1 The Complaint almost certainly intended to name Xcel Energy, not “Excel Energy,” as a defendant. But because the entity is referred to as Excel Energy in the Complaint, including in the caption of the Complaint, the Court will also refer to the entity by that name. the pole-camera footage, though other evidence (including voluntary statements made by the Seemans’ son to investigators) also supported the warrant application. See State v. Seeman (“Seeman I”), No. A19-2084, 2021 WL 79524, at *5-6 (Minn. Ct. App. Jan. 11,

2021). The warrant was executed on May 6, 2014, and “many items were seized” during that search. See Complaint ¶ 12. Both before and after this initial search of the Seemans’ property, Paul Seeman’s cell phone was seized by officials of the Faribault Police Department. See Complaint ¶ 10. The phone was subsequently examined by unnamed law-enforcement officials. Id.

These three events—the March 24, 2014 installation of the pole camera and subsequent recording of the Seemans’ property; the May 5, 2014 search-warrant application and the search and seizures that occurred the following day; and the repeated searches and seizures of Paul Seeman’s cell phone around this same period—form the nucleus of the complaint. The Complaint alleges that each of these events amounted to a

violation of the Paul and Lori Seeman’s constitutional rights. The Complaint also alleges that other, later search warrants were supported by information learned from these events, rendering those applications (and subsequent searches) unlawful as well.
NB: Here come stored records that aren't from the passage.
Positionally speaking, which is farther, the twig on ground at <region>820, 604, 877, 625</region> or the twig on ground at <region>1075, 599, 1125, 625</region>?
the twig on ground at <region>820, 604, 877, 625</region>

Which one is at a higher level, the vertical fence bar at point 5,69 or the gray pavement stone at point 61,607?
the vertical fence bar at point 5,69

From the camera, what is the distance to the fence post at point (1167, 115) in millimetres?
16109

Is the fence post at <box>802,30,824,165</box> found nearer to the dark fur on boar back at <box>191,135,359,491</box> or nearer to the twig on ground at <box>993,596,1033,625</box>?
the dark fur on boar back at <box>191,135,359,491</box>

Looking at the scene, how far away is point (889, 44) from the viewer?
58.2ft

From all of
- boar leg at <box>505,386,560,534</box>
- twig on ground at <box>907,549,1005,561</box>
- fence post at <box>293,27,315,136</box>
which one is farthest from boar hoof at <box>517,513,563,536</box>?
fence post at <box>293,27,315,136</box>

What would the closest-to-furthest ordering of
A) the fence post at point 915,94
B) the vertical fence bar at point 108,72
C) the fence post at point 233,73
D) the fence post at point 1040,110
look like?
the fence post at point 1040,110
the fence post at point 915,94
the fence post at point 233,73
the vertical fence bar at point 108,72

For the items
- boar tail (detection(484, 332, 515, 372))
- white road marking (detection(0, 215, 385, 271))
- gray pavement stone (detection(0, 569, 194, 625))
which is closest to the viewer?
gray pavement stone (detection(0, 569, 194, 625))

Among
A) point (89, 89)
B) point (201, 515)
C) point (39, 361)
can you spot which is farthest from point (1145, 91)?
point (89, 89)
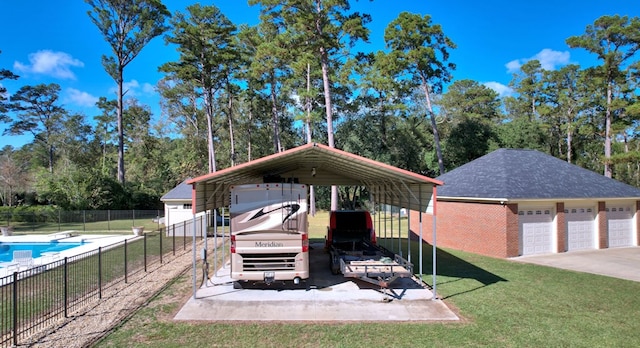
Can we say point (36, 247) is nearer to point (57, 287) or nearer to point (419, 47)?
point (57, 287)

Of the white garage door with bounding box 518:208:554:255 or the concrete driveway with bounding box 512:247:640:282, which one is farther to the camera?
the white garage door with bounding box 518:208:554:255

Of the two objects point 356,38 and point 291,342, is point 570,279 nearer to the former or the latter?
point 291,342

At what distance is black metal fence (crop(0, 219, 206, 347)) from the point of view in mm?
6840

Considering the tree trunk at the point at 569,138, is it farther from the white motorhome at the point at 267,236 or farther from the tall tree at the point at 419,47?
the white motorhome at the point at 267,236

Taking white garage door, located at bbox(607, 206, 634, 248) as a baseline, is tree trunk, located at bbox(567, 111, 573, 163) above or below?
above

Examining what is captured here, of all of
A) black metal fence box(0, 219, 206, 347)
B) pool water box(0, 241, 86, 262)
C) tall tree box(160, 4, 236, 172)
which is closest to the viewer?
black metal fence box(0, 219, 206, 347)

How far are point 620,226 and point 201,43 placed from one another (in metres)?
35.5

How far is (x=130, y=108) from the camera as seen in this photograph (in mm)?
56312

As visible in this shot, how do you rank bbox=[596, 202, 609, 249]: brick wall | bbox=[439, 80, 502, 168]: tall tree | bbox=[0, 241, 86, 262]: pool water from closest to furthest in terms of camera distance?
bbox=[596, 202, 609, 249]: brick wall
bbox=[0, 241, 86, 262]: pool water
bbox=[439, 80, 502, 168]: tall tree

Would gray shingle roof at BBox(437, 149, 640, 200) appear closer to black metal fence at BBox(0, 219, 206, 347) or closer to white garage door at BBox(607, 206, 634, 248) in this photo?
white garage door at BBox(607, 206, 634, 248)

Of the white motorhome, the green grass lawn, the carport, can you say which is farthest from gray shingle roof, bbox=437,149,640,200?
the white motorhome

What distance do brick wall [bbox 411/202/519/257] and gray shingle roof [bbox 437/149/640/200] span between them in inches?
23.2

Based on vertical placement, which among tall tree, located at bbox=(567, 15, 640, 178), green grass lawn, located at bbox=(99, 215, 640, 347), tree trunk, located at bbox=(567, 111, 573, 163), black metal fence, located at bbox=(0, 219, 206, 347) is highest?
tall tree, located at bbox=(567, 15, 640, 178)

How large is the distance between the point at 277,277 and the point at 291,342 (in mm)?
2722
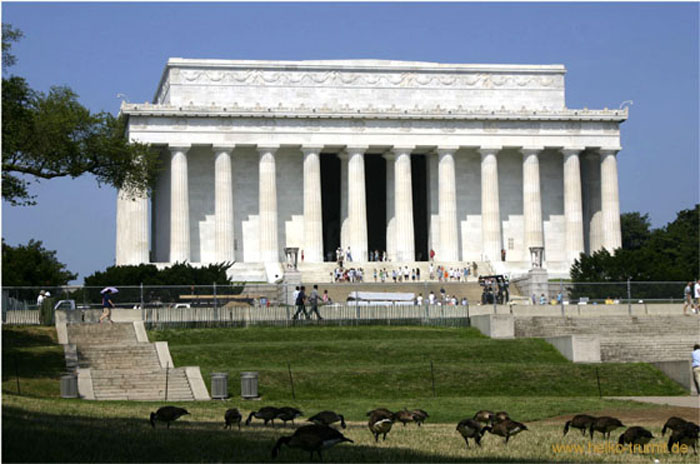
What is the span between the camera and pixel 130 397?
35.7 m

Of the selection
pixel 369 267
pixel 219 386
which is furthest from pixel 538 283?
pixel 219 386

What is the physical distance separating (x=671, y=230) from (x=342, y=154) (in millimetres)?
40675

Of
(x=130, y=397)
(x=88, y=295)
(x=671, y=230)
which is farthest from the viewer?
(x=671, y=230)

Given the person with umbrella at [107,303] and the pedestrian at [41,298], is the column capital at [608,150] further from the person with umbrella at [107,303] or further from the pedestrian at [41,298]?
the pedestrian at [41,298]

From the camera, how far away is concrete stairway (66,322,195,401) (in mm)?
36156

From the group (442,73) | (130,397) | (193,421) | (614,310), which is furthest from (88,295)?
(442,73)

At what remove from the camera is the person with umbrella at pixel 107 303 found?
5106 cm

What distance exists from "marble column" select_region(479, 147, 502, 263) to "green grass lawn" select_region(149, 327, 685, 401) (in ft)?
138

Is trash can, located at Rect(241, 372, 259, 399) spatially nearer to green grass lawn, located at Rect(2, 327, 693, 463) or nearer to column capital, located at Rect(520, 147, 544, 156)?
green grass lawn, located at Rect(2, 327, 693, 463)

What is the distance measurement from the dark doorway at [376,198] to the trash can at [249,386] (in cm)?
6879

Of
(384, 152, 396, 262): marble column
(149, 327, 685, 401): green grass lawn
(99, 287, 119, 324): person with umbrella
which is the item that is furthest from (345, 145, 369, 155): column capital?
(149, 327, 685, 401): green grass lawn

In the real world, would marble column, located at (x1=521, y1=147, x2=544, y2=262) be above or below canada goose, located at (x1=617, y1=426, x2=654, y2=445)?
above

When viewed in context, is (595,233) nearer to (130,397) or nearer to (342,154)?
(342,154)

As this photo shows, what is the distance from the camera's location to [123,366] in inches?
1612
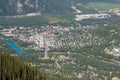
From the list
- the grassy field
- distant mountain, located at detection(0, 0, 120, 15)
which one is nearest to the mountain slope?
distant mountain, located at detection(0, 0, 120, 15)

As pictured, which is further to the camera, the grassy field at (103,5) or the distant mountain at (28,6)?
the grassy field at (103,5)

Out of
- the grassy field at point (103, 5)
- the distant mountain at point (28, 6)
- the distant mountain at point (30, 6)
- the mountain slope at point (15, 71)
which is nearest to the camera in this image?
the mountain slope at point (15, 71)

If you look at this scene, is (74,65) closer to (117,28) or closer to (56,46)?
(56,46)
See Complaint ¶¶ 13-17. The Seemans seek relief pursuant to 42 U.S.C. § 1983 for each of these events. Id. ¶¶ 18-22.

II. DISCUSSION A. Standard of Review In reviewing whether a complaint states a claim on which relief may be granted, the Court must accept as true all of the factual allegations in the complaint and draw all reasonable inferences in the plaintiff’s favor. Aten v. Scottsdale Ins. Co., 511 F.3d 818, 820 (8th Cir. 2008). Although the factual allegations in the complaint need not be detailed, they must be sufficient to “raise a right to relief above the speculative level . . . .” Bell Atl.

Corp. v. Twombly, 550 U.S. 544, 555 (2007). The complaint must “state a claim to relief that is plausible on its face.” Id. at 570. In assessing the sufficiency of the complaint, the court may disregard legal conclusions that are couched as factual allegations. See Ashcroft v. Iqbal, 556 U.S. 662, 679 (2009). Pro se complaints are to be construed liberally, but they still must allege sufficient facts to support the claims advanced. See Stone v.
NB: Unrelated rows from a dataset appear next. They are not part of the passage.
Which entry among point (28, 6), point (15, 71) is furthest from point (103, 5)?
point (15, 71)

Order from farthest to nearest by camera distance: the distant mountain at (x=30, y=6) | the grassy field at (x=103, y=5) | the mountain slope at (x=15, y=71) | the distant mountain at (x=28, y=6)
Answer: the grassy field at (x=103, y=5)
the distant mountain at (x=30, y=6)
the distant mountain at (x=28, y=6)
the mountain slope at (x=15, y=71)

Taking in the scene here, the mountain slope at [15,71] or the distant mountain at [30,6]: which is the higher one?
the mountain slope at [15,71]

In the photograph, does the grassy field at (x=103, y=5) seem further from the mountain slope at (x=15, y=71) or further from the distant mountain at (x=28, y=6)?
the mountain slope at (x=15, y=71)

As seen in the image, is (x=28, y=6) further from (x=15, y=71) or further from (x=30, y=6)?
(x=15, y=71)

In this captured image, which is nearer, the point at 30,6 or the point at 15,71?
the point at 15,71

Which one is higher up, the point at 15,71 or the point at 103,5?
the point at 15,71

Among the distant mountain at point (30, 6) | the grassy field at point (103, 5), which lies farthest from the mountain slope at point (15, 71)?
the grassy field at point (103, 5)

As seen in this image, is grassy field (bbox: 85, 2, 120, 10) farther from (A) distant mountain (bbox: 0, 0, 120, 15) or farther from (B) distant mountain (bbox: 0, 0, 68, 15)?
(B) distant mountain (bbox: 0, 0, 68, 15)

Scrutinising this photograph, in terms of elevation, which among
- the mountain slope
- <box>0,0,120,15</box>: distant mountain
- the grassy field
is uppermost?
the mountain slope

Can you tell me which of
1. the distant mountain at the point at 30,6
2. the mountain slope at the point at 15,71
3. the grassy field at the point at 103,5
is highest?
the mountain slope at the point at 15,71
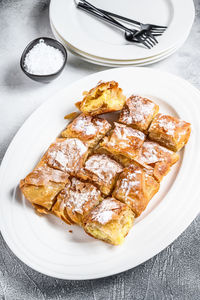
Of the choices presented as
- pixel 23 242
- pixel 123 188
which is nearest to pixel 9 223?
pixel 23 242

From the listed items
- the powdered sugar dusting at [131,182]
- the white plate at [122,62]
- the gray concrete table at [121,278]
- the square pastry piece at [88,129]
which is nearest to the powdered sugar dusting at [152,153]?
the powdered sugar dusting at [131,182]


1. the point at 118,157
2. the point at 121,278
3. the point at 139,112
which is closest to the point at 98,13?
the point at 139,112

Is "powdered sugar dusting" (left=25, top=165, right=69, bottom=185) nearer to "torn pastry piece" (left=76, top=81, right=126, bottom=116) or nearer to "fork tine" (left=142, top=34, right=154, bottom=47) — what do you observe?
"torn pastry piece" (left=76, top=81, right=126, bottom=116)

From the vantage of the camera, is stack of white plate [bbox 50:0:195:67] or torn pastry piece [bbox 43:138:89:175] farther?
stack of white plate [bbox 50:0:195:67]

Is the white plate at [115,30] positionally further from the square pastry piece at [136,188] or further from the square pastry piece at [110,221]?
the square pastry piece at [110,221]

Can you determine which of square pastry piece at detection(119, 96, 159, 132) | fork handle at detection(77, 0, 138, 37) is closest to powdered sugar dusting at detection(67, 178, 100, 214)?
square pastry piece at detection(119, 96, 159, 132)

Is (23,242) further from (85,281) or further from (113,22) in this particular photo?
(113,22)
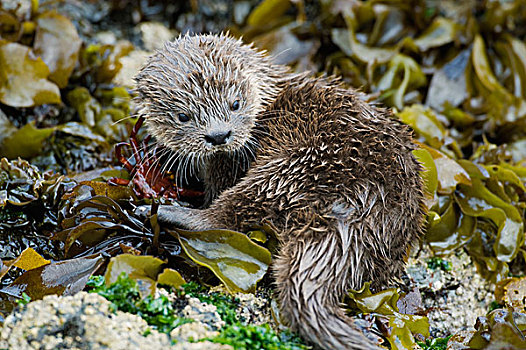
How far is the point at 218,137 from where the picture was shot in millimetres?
2689

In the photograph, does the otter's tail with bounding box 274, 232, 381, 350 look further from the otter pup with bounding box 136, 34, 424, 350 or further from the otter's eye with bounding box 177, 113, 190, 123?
the otter's eye with bounding box 177, 113, 190, 123

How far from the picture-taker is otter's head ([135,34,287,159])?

Harry, 364 F.3d 912, 914 (8th Cir. 2004). B. Collateral Estoppel Defendants collectively raise several defenses to the § 1983 claims presented in the Complaint. One of those defenses—collateral estoppel—suffices to eliminate nearly all of the Seemans’ claims. Accordingly, the Court will start there.

Paul Seeman was convicted in state court on multiple criminal charges arising out of the evidence gained from the searches at issue in this matter. See State v. Seeman (“Seeman II”), No. A22-1117, 2023 WL 8178144, at *1-2 (Minn. Ct. App. Nov. 27, 2023). The legality of the searches and seizures described above was thoroughly litigated during Paul Seeman’s criminal prosecution. At bottom, the Minnesota courts concluded that Paul

Seeman’s constitutional rights had not been violated by those searches. See id. at *4-5, *9; Seeman I, 2021 WL 79524, at *3-6. “When a federal constitutional issue is previously decided in a state criminal proceeding following a full and fair hearing, issue preclusion will therefore bar relitigation of that issue in a § 1983 action.” Simmons v. O’Brien, 77 F.3d 1093, 1096 (8th Cir. 1996). Under Minnesota law,

[t]he application of collateral estoppel is appropriate where: (1) the issue was identical to one in a prior adjudication; (2) there was a final judgment on the merits; (3) the estopped party was a party or in privity with a party to the prior adjudication; and (4) the estopped party was given a full and fair opportunity to be heard on the adjudicated issue.

Willems v. Commissioner of Public Safety, 333 N.W.2d 619, 621 (Minn.